Worked through, with each step tagged to the mark it earns.

  1. S1

    The tumour is placed at the centre of rotation of the X-ray source.

  2. S2

    As the source rotates, the beam always passes through the tumour, so the tumour's dose builds up continuously.

  3. S3

    Each region of surrounding healthy tissue is crossed by the beam only briefly during the rotation.

  4. S4

    Therefore the tumour receives a high total dose while the healthy tissue receives a much lower dose.

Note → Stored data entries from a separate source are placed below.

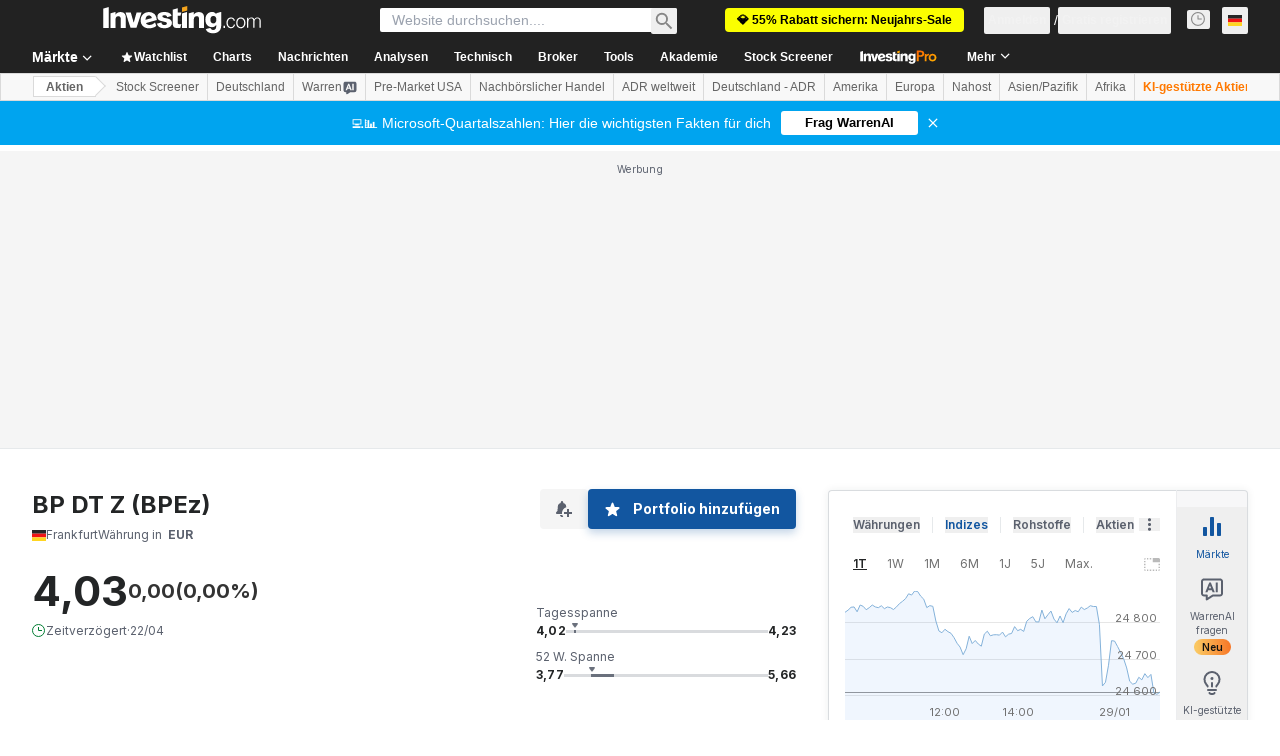

--- FILE ---
content_type: application/javascript
request_url: https://promos.investing.com/eu-a4flkt7l2b/z9gd/9a63d23b-49c1-4335-b698-e7f3ab10af6c/de.investing.com/jsonp/z?cb=1769687379624&callback=__dgo0erttalb16d
body_size: 713
content:
__dgo0erttalb16d({"success":true,"geo":{"metro_code":535,"ip":"3.143.243.75","region_code":"OH","continent_name":"North America","time_zone":"America/New_York","country_code":"US","zipcode":"43215","city":"Columbus","latitude":39.9625,"country_name":"United States","region_name":"Ohio","longitude":-83.0061,"continent_code":"NA"},"ts":1769687380012.0,"rand":261809,"da":"bg*br*al|Apple%bt*bm*bs*cb*bu*dl$0^j~m|131.0.0.0%v~d~f~primarySoftwareType|Robot%s~r~dg*e~b~dq*z|Blink%cn*ds*ba*ch*cc*n|Chrome%t~bl*ac~aa~g~y|macOS%ce*ah~bq*bd~dd*cq$0^cl*df*bp*ad|Desktop%bh*c~dc*dn*bi*ae~ci*cx*p~bk*de*bc*i~h|10.15.7%cd*w~cu*ck*l~u~partialIdentification*af~bz*db*ab*q~a*cp$0^dh*k|Apple%cr*ag|-"});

  5. Final answer: The X-ray source is rotated about the patient with the tumour at the centre of rotation. The tumour stays in the beam throughout the rotation and so receives a high cumulative dose, while any given region of healthy tissue is only in the beam for a small fraction of the rotation and receives a much lower dose.

Common mistakes

  • Saying the tumour is at the centre of rotation but not explaining why healthy tissue is spared — Always state that because the tumour is at the centre of rotation it stays in the beam continuously and receives a high cumulative dose, whereas each region of healthy tissue is in the beam only briefly during the rotation and so receives a much lower dose.
  • Relying only on 'cancer cells are more sensitive' as the reason healthy tissue is spared — Lead with the physical method: rotating the source (or multiple beams from different angles converging on the tumour). Differential sensitivity is only background context, not the main marking point for 3.10.6.4.
  • Forgetting the role of collimation/beam shaping — Mention that the beam is collimated and may be shaped to match the tumour outline so that radiation is confined to the tumour region, further reducing dose to surrounding healthy tissue.
  • Not explaining why high-energy X-rays are chosen — Explain that high-energy X-rays (4 MV to 25 MV) are highly penetrating, so they can deliver a sufficient dose to deep-seated tumours.
  • Describing multiple beams without saying they converge/overlap at the tumour — State that the beams are directed from different angles so they all converge on the tumour: the doses add at the tumour while healthy tissue along any one beam receives only a fraction of the total dose.
  • Bringing in off-spec clinical techniques as the required method — For 3.10.6.4 the required answer is the rotating-source/multiple-beam geometry plus collimation. Mention advanced techniques only as optional context, not as the main method.